======== TEXTO DA PÁGINA
Há casos em que a narração argumentativa é dispensável: Causas simples em que há acordo das partes sobre os fatos, os casos de jurisdição voluntária em que o poder judicial apenas confirma que a vontade das partes tem acolhimento legal (ex. divórcio por mútuo acordo), casos em que os juízes já estão bastante informados (ex: casos públicos). Certas demandas de créditos – efetuado o pedido, cabe ao adversário contestar; Casos em que o fato é contrário à tese: A exposição dos fatos seria contrária à causa e/ou levaria a parte contrária a prevenir-se, ou fatos que estejam radicalmente contra o advogado.
CATEGORIAS (TIPOLOGIA) DOS ARGUMENTOS JURÍDICOS
- Argumentos de Direito: Incide sobre uma norma jurídica aplicável ao caso ou pelo que vamos invocar para as afastar dando uma qualificação jurídica aos fatos para lhe servir ao objetivo. Incidem em fontes de direito primárias ( leis, dl etc) e secundárias ( jurisprudência, doutrina etc).
- Argumentos de fato (Fácticos) – Acontecimentos e circunstâncias materiais que afetam as partes e que originam a controvérsia e fundam as suas pretensões.
================
======== DADOS DE ENTRADA
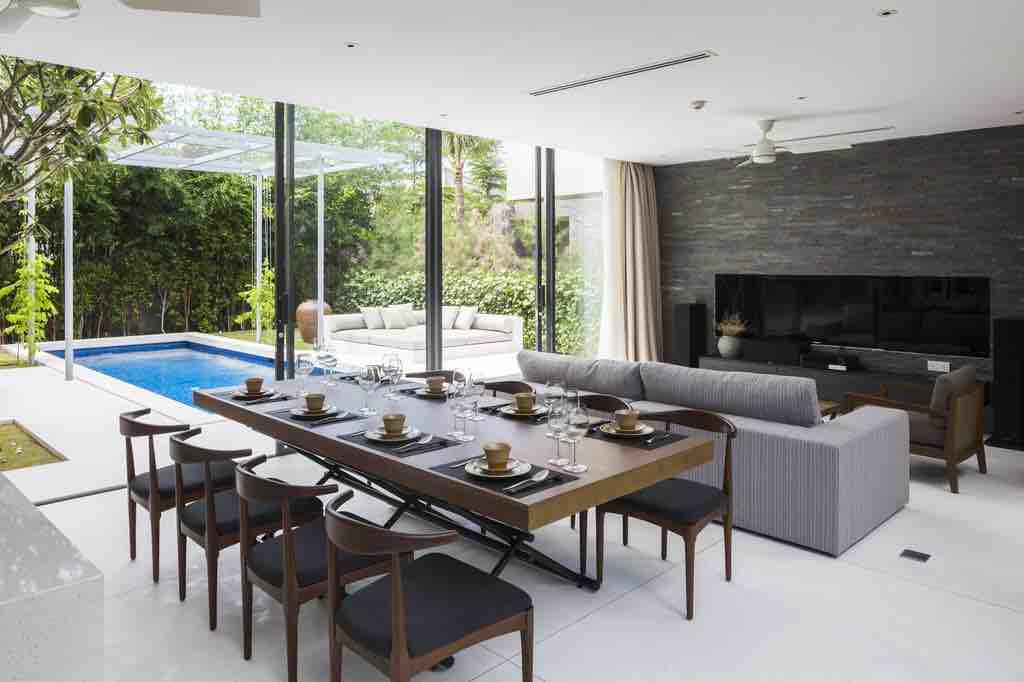 An open-plan living area features a modern dining table set for eight, with a view of the private swimming pool beyond large glass doors. A comfortable sofa sits nearby, and an entertainment unit is positioned against a stone-accent wall, enhancing the inviting space.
================
» TAREFA 1:
Responda com base no texto sobre argumentação jurídica:
(a) Que exemplo é dado de caso de jurisdição voluntária?
(b) Que fontes de direito secundárias são mencionadas?
(c) Por que outro nome são chamados os argumentos de fato?
» TAREFA 2:
Reescreva o trecho do texto sobre argumentação jurídica desde "- Argumentos de fato" até "as suas pretensões.", inclusive, trocando "controvérsia" por "disputa".
O material não tem nenhum papel nesta atividade.

» RESPOSTA 1:
(a) O divórcio por mútuo acordo.
(b) A jurisprudência e a doutrina.
(c) Fácticos.

» RESPOSTA 2:
- Argumentos de fato (Fácticos) – Acontecimentos e circunstâncias materiais que afetam as partes e que originam a disputa e fundam as suas pretensões.